(What is needed) Copy out all of the records below word for word, line by line.

(Provided data)
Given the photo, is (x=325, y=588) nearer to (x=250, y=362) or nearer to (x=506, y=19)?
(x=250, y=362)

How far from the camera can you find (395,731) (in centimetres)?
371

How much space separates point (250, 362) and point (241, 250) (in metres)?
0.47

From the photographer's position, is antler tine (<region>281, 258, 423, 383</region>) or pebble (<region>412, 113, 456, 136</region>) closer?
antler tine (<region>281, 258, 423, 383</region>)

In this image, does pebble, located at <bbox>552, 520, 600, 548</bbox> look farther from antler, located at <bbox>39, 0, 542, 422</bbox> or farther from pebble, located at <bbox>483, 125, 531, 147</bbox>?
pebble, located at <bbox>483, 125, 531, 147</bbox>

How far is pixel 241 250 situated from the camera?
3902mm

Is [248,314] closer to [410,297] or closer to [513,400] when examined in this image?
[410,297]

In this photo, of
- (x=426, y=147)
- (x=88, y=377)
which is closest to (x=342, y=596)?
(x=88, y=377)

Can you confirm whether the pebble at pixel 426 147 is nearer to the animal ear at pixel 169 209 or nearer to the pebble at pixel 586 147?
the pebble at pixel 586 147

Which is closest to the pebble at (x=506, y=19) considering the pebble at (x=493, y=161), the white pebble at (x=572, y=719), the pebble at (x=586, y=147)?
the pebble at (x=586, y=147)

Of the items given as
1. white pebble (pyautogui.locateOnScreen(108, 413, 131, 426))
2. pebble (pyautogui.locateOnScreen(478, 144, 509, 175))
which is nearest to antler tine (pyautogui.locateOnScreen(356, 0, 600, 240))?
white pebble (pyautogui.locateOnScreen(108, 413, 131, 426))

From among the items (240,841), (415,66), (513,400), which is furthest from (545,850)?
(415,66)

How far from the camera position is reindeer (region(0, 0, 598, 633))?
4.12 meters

(Answer)
Given the photo, is (x=325, y=588) nearer to (x=250, y=362) or nearer to (x=506, y=19)?
(x=250, y=362)

How far from the camera can you find (395,731) (in centimetres)?
371

How much space separates point (250, 362) and point (241, 250) (in metres)?
0.47

From the photographer's position, is antler tine (<region>281, 258, 423, 383</region>) or pebble (<region>412, 113, 456, 136</region>) closer?
antler tine (<region>281, 258, 423, 383</region>)

In this image, does pebble, located at <bbox>552, 520, 600, 548</bbox> look farther from antler, located at <bbox>39, 0, 542, 422</bbox> or farther from pebble, located at <bbox>483, 125, 531, 147</bbox>?
pebble, located at <bbox>483, 125, 531, 147</bbox>

How far is pixel 241 250 situated from the camera?
3902mm

Is [248,314] closer to [410,297] or closer to [513,400] when examined in this image?
[410,297]

In this photo, of
- (x=426, y=147)
- (x=88, y=377)
which is closest to (x=342, y=596)?
(x=88, y=377)

Can you confirm whether the pebble at pixel 426 147 is nearer to the animal ear at pixel 169 209 or nearer to the pebble at pixel 586 147?
the pebble at pixel 586 147

Which is closest to the pebble at (x=506, y=19) considering the pebble at (x=493, y=161), the white pebble at (x=572, y=719), the pebble at (x=586, y=147)?
the pebble at (x=586, y=147)

Of the items given as
1. white pebble (pyautogui.locateOnScreen(108, 413, 131, 426))
2. pebble (pyautogui.locateOnScreen(478, 144, 509, 175))
which is nearest to antler tine (pyautogui.locateOnScreen(356, 0, 600, 240))?
white pebble (pyautogui.locateOnScreen(108, 413, 131, 426))

From among the items (240,841), (415,66), (513,400), which is furthest from (545,850)?
(415,66)

How far from the camera position is reindeer (region(0, 0, 598, 633))?
4.12 meters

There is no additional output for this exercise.